Transcribe the line holding "जब अखिलेश यादव" together with every line after it, through the end of the records, exactly and with no pictures.

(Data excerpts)
######

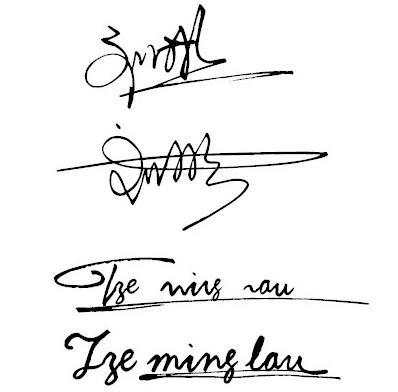 谁能帮我设计一款英文名字签名? 中文名:刘彬 英文名图片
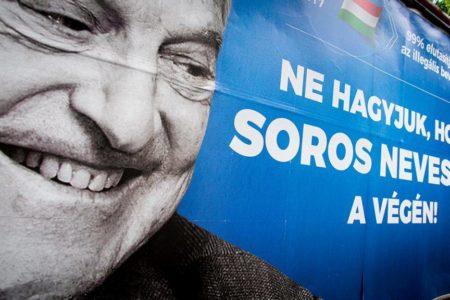 Lenyúlja-e Orbán megint Soros pénzét, nem Orbán nevet-e a végén?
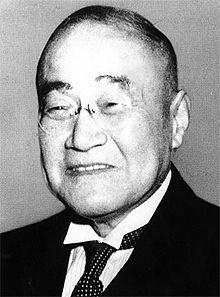 File:Shigeru Yoshida smiling2.jpg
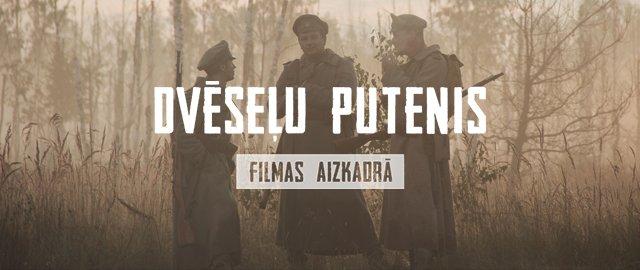 Filmas DVĒSEĻU PUTENIS aizkadrā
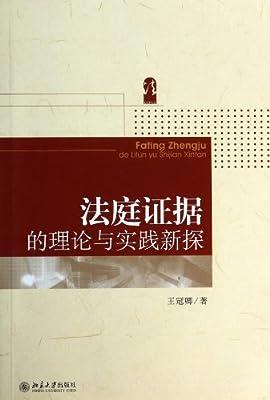 法庭证据的理论与实践新探.pdf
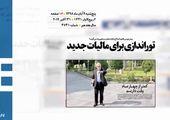 روزنامه 9آبان1398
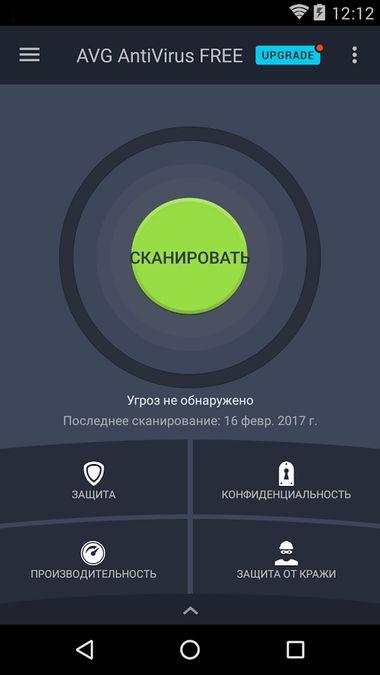 Скачать Антивирус AVG на Андроид — Полная версия screen 5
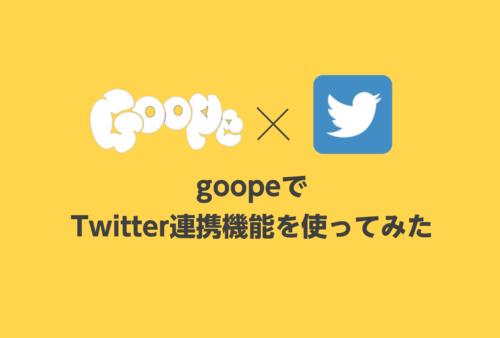 goopeでTwitter連携機能を使ってみた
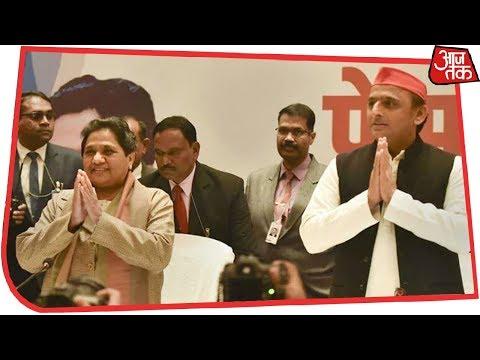 जब अखिलेश यादव से पूछा गया की मायावती को प्रधानमंत्री पद के लिए समर्थन देंगे या नहीं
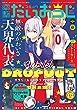月刊コミック 電撃大王 2018年7月号増刊 コミック電撃だいおうじ VOL.57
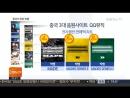 170603 연합뉴스TV 중국서 한류 '부활' 주요 음원사이트에 빅뱅cut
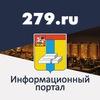 город Домодедово 279.ru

######

» **Answer to the problem**
 जब अखिलेश यादव से पूछा गया की मायावती को प्रधानमंत्री पद के लिए समर्थन देंगे या नहीं
月刊コミック 電撃大王 2018年7月号増刊 コミック電撃だいおうじ VOL.57
 170603 연합뉴스TV 중국서 한류 '부활' 주요 음원사이트에 빅뱅cut
 город Домодедово 279.ru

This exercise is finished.